> _PROBLEM DESCRIPTION_
Write the entries out in full, matching them exactly.

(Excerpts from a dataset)
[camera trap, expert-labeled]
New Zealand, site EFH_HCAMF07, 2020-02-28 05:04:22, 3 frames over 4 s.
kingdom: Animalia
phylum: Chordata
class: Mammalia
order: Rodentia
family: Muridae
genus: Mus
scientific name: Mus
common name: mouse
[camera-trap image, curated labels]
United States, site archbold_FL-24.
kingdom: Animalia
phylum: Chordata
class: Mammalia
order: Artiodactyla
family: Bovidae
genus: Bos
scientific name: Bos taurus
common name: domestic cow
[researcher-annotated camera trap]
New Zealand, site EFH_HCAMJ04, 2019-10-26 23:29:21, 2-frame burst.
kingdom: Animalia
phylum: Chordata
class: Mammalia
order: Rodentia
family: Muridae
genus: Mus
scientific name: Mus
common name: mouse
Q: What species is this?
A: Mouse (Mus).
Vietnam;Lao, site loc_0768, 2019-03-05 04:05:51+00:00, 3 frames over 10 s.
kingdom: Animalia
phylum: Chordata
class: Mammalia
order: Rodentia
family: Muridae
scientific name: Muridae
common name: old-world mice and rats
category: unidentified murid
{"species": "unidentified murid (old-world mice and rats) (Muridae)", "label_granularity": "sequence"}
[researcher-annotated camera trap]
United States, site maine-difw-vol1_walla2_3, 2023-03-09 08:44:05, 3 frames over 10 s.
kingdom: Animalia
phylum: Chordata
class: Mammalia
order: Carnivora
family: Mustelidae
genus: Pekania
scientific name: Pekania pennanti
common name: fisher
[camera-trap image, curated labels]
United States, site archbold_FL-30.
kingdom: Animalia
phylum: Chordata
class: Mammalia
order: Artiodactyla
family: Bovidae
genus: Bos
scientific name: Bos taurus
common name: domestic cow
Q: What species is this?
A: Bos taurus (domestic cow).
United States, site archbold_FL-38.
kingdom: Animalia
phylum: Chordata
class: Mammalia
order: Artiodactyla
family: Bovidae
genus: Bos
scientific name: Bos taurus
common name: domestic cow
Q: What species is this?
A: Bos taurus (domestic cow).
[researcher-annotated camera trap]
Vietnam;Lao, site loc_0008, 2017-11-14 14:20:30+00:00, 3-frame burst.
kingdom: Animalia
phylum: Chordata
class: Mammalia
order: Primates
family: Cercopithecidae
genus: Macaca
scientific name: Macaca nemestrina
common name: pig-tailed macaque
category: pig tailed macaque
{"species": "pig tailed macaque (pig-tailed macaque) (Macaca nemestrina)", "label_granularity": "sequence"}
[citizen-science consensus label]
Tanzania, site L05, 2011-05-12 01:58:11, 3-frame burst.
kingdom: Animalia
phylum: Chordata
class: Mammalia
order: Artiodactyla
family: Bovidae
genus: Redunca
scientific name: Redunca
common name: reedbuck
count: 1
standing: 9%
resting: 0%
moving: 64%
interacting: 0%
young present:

> _RESULT_
[camera trap, expert-labeled]
New Zealand, site EFH_HCAMF07, 2020-02-28 05:04:22, 3 frames over 4 s.
kingdom: Animalia
phylum: Chordata
class: Mammalia
order: Rodentia
family: Muridae
genus: Mus
scientific name: Mus
common name: mouse
[camera-trap image, curated labels]
United States, site archbold_FL-24.
kingdom: Animalia
phylum: Chordata
class: Mammalia
order: Artiodactyla
family: Bovidae
genus: Bos
scientific name: Bos taurus
common name: domestic cow
[researcher-annotated camera trap]
New Zealand, site EFH_HCAMJ04, 2019-10-26 23:29:21, 2-frame burst.
kingdom: Animalia
phylum: Chordata
class: Mammalia
order: Rodentia
family: Muridae
genus: Mus
scientific name: Mus
common name: mouse
Q: What species is this?
A: Mouse (Mus).
Vietnam;Lao, site loc_0768, 2019-03-05 04:05:51+00:00, 3 frames over 10 s.
kingdom: Animalia
phylum: Chordata
class: Mammalia
order: Rodentia
family: Muridae
scientific name: Muridae
common name: old-world mice and rats
category: unidentified murid
{"species": "unidentified murid (old-world mice and rats) (Muridae)", "label_granularity": "sequence"}
[researcher-annotated camera trap]
United States, site maine-difw-vol1_walla2_3, 2023-03-09 08:44:05, 3 frames over 10 s.
kingdom: Animalia
phylum: Chordata
class: Mammalia
order: Carnivora
family: Mustelidae
genus: Pekania
scientific name: Pekania pennanti
common name: fisher
[camera-trap image, curated labels]
United States, site archbold_FL-30.
kingdom: Animalia
phylum: Chordata
class: Mammalia
order: Artiodactyla
family: Bovidae
genus: Bos
scientific name: Bos taurus
common name: domestic cow
Q: What species is this?
A: Bos taurus (domestic cow).
United States, site archbold_FL-38.
kingdom: Animalia
phylum: Chordata
class: Mammalia
order: Artiodactyla
family: Bovidae
genus: Bos
scientific name: Bos taurus
common name: domestic cow
Q: What species is this?
A: Bos taurus (domestic cow).
[researcher-annotated camera trap]
Vietnam;Lao, site loc_0008, 2017-11-14 14:20:30+00:00, 3-frame burst.
kingdom: Animalia
phylum: Chordata
class: Mammalia
order: Primates
family: Cercopithecidae
genus: Macaca
scientific name: Macaca nemestrina
common name: pig-tailed macaque
category: pig tailed macaque
{"species": "pig tailed macaque (pig-tailed macaque) (Macaca nemestrina)", "label_granularity": "sequence"}
[citizen-science consensus label]
Tanzania, site L05, 2011-05-12 01:58:11, 3-frame burst.
kingdom: Animalia
phylum: Chordata
class: Mammalia
order: Artiodactyla
family: Bovidae
genus: Redunca
scientific name: Redunca
common name: reedbuck
count: 1
standing: 9%
resting: 0%
moving: 64%
interacting: 0%
young present:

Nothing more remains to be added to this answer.